Panama Rewilding Could Restore Lost Ecosystem Magic
Scientists studying 17,000 years of Panama's ecological history found that bringing back large plant-eating animals could restore natural benefits lost when giant sloths and elephant relatives vanished. The research offers a roadmap for healing tropical forests.
Imagine a forest so healthy that wildfires rarely happen, where fruit trees thrive, and nature balances itself without human help. That world existed in Panama 17,000 years ago, and new research says we could bring it back.
Scientists at the University of Exeter made a remarkable discovery by studying ancient lake sediments in Panama. They found traces of animals and plants dating back thousands of years, revealing how giant herbivores like six-meter-long ground sloths and elephant-like creatures called Cuvieronius shaped the landscape.
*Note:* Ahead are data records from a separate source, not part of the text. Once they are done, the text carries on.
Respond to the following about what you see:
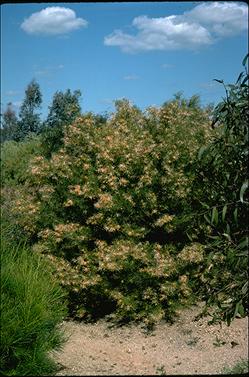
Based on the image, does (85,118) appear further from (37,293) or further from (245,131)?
(245,131)

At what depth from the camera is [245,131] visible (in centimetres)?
296

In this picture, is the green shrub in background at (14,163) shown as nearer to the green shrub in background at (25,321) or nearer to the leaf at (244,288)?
the green shrub in background at (25,321)

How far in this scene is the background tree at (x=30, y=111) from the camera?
8773mm

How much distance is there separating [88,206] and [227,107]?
4.23 m

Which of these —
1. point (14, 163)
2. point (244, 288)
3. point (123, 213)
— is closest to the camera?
point (244, 288)

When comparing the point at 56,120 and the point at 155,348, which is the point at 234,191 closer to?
the point at 155,348

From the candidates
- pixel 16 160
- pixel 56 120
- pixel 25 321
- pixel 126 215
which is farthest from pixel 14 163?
pixel 25 321

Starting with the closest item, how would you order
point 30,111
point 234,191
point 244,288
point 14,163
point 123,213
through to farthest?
point 244,288, point 234,191, point 123,213, point 30,111, point 14,163

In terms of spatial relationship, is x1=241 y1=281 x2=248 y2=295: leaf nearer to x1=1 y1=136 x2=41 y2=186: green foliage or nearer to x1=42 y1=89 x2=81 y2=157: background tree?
x1=42 y1=89 x2=81 y2=157: background tree

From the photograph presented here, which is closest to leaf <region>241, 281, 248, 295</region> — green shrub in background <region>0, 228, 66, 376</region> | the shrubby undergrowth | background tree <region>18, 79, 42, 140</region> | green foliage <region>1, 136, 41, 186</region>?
green shrub in background <region>0, 228, 66, 376</region>

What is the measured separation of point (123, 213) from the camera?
6898 millimetres

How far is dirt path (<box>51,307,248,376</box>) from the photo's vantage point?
5.50 metres

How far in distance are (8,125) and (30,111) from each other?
7138 millimetres

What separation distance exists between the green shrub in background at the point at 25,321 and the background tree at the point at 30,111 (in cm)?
387
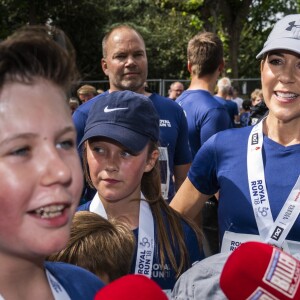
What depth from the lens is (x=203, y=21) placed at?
25.2m

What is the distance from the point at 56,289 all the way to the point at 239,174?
134 centimetres

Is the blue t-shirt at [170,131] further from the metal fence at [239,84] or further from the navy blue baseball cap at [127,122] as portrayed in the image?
the metal fence at [239,84]

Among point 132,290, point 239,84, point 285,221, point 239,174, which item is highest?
point 132,290

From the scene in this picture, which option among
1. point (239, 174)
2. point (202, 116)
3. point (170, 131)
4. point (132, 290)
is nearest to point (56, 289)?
point (132, 290)

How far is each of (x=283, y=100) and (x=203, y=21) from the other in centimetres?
2297

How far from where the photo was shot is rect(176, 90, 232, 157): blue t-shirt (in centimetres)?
Answer: 493

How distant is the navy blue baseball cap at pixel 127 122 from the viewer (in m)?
2.78

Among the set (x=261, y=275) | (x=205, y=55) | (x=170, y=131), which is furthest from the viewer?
(x=205, y=55)

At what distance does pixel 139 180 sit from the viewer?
2.91 m

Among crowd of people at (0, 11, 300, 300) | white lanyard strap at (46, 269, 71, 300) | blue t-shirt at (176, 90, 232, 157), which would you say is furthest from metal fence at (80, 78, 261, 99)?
white lanyard strap at (46, 269, 71, 300)

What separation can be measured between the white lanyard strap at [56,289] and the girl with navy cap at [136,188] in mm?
1033

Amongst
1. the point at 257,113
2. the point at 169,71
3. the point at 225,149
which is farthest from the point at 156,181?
the point at 169,71

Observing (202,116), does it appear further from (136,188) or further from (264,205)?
(264,205)

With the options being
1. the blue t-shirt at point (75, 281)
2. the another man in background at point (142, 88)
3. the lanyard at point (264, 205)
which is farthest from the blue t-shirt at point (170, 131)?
the blue t-shirt at point (75, 281)
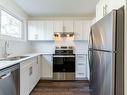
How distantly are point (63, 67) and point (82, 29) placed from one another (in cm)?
152

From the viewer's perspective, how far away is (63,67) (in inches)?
239

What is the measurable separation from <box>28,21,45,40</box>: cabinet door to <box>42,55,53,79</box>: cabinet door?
78 centimetres

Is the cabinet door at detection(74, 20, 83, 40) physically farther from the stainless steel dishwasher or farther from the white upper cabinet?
the stainless steel dishwasher

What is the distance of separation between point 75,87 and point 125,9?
356cm

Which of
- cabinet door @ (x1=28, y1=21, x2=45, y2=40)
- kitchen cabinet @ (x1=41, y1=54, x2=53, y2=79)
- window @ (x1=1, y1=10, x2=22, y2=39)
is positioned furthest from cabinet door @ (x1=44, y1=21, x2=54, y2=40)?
window @ (x1=1, y1=10, x2=22, y2=39)

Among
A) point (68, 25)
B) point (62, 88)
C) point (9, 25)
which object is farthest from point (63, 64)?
point (9, 25)

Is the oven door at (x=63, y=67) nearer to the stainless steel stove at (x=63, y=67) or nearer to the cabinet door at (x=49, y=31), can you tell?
the stainless steel stove at (x=63, y=67)

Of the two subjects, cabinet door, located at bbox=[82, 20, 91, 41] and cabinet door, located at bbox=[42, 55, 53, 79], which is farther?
cabinet door, located at bbox=[82, 20, 91, 41]

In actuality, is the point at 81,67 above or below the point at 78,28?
below

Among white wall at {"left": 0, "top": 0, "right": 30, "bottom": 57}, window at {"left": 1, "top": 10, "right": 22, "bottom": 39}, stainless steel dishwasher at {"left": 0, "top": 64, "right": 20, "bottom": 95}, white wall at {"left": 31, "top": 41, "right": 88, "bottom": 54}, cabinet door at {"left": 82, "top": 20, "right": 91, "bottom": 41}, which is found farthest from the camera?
white wall at {"left": 31, "top": 41, "right": 88, "bottom": 54}

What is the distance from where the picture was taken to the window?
13.7 ft

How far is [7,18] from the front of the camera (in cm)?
452

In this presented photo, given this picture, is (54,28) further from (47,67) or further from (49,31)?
(47,67)

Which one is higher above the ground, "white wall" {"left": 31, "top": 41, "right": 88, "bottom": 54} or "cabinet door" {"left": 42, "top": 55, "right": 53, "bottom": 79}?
"white wall" {"left": 31, "top": 41, "right": 88, "bottom": 54}
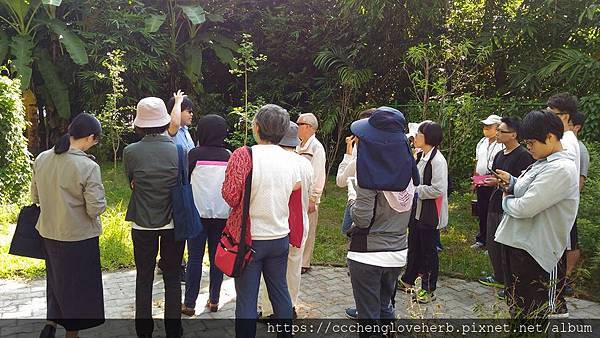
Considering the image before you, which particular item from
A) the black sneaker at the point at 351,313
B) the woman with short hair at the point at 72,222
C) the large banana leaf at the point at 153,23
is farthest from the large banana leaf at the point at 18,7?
the black sneaker at the point at 351,313

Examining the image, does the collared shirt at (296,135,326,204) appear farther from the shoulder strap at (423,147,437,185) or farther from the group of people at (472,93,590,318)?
the group of people at (472,93,590,318)

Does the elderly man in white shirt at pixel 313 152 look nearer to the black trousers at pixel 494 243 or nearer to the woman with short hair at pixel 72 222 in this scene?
the black trousers at pixel 494 243

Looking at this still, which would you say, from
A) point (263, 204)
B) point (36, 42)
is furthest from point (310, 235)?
point (36, 42)

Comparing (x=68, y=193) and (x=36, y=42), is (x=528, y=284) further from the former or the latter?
(x=36, y=42)

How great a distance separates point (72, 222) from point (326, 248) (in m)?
3.59

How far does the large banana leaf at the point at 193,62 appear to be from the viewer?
1264cm

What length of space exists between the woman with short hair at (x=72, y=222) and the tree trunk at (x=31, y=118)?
10.5 m

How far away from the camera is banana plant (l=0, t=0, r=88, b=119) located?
1070cm

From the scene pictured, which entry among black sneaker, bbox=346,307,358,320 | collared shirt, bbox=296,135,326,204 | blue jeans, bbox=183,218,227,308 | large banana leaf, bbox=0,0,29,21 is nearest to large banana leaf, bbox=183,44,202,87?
large banana leaf, bbox=0,0,29,21

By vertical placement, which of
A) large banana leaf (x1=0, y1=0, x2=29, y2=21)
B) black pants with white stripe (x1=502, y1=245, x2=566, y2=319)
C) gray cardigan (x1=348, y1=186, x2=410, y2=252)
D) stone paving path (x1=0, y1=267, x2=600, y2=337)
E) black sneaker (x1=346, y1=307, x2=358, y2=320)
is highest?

The team identified three major population crashes of these large plant eaters at 13,600, 10,000, and 8,400 years ago. Each time these megafauna declined, the entire ecosystem changed in measurable ways.
Lead researcher Felix Pym explains the impact was dramatic. When large herbivores thrived, wildfires happened less often because the animals ate and trampled plants that typically fuel fires. Plants with large fruits and seeds also flourished because these big animals spread them around.
The scientists used a clever detective method. Large herbivores eat fungal spores that pass through their digestive systems and grow in their dung. These spores eventually settle into lake sediments, creating a prehistoric record of animal populations alongside fossilized pollen and charcoal from fires.

The findings, published in Quaternary Science Reviews, show that losing megafauna triggered cascading effects throughout the ecosystem. But the research also revealed something hopeful: after each decline, recoveries happened as new communities of large herbivores moved into the region.
The Ripple Effect
This research matters far beyond Panama's borders. It shows that introducing or boosting populations of large herbivores today could restore natural processes that benefit everyone, from reducing wildfire risk to supporting plant diversity.
Rewilding projects in Europe and North America have already started using similar approaches, introducing species that can fill the ecological roles of extinct animals. The Panama study provides a scientific baseline for these efforts in tropical regions.
Professor Stephen Sitch from Exeter's Global Systems Institute says exploring the past helps us understand modern ecosystems and guides conservation efforts. The research reveals interactions between animals, fire, vegetation, and climate that we can apply to restoration projects today.
The scientists emphasize that selecting species for rewilding requires careful planning and research. But their work proves that restoring lost ecosystem functions isn't just possible; nature has done it before on its own.
This discovery offers hope that we can heal damaged ecosystems by working with nature's own blueprint for balance.